** Begin DATA FOR THE TASK **
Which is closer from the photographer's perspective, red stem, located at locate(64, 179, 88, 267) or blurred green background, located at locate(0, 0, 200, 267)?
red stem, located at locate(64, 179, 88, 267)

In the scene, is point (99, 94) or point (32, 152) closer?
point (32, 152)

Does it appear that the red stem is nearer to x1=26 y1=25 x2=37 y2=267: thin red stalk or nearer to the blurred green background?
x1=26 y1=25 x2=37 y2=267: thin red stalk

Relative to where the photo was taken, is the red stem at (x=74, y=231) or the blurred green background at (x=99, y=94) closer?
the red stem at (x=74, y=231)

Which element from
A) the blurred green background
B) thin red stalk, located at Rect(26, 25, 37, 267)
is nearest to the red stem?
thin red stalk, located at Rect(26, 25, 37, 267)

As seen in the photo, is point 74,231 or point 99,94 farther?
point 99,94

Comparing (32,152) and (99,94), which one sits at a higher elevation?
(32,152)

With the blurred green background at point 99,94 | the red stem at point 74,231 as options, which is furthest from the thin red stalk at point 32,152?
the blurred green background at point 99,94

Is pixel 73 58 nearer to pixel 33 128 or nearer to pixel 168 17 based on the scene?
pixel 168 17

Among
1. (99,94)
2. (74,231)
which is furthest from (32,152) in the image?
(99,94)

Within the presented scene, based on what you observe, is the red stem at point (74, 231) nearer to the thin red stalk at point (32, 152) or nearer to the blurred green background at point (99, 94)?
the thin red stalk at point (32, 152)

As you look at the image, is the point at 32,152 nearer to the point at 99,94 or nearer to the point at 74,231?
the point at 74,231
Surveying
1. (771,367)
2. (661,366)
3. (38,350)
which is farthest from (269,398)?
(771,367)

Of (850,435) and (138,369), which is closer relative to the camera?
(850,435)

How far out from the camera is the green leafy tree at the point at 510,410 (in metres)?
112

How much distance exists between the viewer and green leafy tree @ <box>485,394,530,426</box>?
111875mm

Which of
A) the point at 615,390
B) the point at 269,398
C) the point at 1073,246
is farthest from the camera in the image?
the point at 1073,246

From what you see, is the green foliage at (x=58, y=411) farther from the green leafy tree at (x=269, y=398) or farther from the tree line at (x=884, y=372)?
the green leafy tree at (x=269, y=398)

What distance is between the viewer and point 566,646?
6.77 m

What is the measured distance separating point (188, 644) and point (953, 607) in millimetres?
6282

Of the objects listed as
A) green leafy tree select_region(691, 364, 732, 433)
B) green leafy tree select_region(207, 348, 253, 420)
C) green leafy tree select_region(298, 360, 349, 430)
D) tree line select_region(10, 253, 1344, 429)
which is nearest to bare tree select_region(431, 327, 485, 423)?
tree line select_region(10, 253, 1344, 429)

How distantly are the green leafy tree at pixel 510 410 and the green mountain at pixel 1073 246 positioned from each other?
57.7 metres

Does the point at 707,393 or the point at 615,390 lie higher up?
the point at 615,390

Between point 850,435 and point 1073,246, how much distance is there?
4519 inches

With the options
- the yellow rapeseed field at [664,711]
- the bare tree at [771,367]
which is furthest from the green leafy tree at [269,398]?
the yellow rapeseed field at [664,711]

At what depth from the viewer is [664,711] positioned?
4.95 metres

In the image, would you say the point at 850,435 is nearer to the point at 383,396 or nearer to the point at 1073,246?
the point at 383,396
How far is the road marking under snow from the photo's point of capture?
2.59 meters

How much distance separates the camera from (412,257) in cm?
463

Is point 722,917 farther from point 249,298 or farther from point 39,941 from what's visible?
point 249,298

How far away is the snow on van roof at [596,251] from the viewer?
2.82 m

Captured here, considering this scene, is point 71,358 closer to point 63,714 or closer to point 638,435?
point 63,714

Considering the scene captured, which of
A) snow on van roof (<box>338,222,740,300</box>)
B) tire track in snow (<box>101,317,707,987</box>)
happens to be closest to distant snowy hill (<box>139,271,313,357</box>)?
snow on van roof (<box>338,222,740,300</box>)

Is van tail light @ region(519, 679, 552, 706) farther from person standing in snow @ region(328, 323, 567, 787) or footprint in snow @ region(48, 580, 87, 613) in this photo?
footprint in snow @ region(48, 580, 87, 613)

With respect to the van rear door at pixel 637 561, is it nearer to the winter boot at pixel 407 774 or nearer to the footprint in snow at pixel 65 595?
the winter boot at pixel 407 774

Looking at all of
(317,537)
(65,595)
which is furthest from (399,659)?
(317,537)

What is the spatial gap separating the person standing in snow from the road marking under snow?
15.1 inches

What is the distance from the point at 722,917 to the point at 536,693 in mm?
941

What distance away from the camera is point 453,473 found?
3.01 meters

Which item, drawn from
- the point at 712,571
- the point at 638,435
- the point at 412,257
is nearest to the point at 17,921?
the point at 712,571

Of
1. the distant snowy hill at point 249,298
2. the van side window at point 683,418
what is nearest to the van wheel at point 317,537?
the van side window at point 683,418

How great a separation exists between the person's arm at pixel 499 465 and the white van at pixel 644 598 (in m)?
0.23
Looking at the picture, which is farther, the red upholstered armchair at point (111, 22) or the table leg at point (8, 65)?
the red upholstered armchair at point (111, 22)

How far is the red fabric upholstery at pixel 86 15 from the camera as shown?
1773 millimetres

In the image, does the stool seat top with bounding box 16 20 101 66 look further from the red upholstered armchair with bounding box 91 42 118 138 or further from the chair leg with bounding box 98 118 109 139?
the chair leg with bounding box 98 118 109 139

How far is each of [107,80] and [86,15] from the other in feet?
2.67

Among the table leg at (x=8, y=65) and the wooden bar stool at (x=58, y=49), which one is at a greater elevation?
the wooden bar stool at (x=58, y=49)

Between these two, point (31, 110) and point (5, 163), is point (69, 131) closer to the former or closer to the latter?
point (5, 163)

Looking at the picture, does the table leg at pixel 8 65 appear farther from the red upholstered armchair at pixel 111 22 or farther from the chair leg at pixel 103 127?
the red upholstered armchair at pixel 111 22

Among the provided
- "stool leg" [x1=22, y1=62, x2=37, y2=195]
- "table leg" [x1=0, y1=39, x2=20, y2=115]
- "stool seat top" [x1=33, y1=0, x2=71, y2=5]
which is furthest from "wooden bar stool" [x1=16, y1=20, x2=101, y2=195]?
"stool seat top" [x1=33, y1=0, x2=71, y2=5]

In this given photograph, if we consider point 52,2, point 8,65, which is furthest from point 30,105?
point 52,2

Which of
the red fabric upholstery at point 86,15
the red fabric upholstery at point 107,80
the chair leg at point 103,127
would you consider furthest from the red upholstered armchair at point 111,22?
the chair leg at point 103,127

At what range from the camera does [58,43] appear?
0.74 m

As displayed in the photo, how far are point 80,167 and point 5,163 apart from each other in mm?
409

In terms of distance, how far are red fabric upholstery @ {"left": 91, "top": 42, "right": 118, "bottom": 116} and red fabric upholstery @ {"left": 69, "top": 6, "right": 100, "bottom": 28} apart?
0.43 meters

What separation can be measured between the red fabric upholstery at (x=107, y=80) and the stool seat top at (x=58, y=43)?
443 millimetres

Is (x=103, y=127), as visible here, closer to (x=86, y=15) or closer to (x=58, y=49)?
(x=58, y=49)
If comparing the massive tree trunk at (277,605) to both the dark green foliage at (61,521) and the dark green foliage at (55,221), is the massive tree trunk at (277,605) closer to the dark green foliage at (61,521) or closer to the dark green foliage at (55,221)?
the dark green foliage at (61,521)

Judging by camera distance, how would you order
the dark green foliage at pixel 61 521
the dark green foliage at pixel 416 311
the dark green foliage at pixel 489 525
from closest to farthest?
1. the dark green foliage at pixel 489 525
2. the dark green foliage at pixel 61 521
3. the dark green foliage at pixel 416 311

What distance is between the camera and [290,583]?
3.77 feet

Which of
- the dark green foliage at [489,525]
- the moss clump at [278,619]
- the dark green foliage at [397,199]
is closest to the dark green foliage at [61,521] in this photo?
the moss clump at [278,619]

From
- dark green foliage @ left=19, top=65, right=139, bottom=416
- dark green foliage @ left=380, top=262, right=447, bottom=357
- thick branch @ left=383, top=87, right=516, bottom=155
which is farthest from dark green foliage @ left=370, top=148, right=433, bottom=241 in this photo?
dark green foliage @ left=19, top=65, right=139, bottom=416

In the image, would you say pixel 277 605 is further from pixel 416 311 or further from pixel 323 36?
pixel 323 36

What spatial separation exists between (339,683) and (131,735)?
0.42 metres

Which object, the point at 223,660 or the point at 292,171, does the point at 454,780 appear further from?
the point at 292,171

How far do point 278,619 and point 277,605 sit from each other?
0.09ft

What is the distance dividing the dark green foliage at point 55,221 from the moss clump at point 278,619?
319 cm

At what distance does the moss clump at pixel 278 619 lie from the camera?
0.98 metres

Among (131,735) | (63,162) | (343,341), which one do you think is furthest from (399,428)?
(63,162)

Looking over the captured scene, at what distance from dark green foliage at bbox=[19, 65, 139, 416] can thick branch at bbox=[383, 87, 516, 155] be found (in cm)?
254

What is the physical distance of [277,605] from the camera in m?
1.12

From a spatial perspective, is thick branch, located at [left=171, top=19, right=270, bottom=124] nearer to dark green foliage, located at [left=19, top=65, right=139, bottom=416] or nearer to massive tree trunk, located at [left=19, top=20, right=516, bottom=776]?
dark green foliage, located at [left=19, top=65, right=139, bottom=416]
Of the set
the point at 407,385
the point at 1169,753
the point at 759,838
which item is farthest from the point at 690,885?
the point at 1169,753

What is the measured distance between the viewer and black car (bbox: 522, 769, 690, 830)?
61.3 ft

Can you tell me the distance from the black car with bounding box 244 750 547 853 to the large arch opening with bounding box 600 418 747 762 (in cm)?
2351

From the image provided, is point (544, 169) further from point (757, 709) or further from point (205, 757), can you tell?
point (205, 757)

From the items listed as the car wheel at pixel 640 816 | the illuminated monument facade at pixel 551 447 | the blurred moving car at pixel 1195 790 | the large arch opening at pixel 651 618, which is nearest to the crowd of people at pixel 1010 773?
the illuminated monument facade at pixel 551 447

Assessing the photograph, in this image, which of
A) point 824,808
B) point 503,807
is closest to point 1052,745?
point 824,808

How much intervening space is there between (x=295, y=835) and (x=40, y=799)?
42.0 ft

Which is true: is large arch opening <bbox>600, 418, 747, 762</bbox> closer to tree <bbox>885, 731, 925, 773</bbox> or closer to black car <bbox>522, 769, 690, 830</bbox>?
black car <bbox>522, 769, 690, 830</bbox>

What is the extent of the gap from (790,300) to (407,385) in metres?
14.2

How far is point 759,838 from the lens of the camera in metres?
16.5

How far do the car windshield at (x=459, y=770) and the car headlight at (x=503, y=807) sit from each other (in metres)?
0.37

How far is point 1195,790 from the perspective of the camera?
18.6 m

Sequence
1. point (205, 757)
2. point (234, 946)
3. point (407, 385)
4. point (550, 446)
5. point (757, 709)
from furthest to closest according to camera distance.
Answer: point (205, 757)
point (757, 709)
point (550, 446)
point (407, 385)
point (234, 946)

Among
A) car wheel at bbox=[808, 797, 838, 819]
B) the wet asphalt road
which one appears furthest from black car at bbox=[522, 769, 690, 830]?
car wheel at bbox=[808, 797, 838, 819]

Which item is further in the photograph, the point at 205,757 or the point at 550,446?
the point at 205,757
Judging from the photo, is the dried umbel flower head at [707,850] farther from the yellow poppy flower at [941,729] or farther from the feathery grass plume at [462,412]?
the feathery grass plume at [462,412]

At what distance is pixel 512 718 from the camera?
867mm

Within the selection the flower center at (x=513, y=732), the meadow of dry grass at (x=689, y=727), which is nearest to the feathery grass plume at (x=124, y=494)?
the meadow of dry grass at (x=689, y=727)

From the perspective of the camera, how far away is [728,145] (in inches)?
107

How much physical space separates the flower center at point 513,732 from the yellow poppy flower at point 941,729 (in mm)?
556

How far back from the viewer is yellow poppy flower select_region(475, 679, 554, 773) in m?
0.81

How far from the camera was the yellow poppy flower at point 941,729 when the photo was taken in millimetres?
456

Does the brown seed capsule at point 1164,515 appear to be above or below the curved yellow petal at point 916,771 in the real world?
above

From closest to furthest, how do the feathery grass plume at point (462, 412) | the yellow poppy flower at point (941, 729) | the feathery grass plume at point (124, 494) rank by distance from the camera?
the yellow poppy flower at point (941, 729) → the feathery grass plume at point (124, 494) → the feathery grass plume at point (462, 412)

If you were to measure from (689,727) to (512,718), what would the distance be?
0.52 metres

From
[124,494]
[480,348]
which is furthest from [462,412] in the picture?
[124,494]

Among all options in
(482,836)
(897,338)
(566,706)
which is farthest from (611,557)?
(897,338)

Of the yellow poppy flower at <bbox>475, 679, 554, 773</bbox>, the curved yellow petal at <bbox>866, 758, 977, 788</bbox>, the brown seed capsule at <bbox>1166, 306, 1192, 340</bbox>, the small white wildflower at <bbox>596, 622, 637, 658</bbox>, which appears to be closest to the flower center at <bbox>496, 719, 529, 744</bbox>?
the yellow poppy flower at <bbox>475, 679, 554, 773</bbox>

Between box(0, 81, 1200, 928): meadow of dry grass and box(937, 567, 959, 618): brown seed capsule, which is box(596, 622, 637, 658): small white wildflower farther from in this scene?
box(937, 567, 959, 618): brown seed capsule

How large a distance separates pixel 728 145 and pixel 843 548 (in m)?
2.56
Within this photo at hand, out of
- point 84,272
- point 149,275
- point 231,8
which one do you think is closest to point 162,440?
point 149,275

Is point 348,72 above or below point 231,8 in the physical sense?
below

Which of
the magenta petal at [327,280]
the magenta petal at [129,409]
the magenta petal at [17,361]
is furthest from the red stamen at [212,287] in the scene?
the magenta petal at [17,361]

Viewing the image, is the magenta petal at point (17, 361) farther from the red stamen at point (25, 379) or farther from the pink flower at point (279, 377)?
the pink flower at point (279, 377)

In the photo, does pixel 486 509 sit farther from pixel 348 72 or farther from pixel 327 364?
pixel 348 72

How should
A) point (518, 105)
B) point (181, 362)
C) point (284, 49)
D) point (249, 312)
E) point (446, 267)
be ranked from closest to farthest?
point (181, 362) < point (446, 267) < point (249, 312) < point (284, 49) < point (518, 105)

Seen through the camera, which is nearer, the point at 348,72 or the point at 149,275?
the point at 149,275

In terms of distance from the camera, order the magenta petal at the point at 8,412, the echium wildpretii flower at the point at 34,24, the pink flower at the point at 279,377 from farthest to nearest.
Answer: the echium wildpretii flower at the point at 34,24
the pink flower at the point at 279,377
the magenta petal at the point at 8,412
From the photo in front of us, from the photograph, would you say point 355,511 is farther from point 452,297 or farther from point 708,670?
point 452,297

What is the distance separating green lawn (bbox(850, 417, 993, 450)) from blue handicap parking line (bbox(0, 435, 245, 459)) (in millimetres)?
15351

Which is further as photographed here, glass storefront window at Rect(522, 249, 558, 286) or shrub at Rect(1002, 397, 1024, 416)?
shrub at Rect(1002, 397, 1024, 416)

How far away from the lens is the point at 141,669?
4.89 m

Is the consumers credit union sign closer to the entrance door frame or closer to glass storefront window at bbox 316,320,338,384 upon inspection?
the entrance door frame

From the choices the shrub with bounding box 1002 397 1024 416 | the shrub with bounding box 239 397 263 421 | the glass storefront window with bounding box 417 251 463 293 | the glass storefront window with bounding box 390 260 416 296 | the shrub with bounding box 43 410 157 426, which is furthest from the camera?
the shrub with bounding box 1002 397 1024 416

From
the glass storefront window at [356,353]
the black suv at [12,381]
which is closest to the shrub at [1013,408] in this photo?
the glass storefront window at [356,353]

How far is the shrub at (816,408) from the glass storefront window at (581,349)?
** End DATA FOR THE TASK **
* _WHAT THE TASK ASKS_: From the records above, extract every line that contains the string "moss", treating uppercase and lowercase as distinct.

* _FULL OUTPUT_:
- the moss clump at [278,619]
the moss clump at [278,619]
What is the distance dividing the dark green foliage at point 55,221 from the moss clump at point 278,619?
At what distance does the moss clump at pixel 278 619 lie from the camera?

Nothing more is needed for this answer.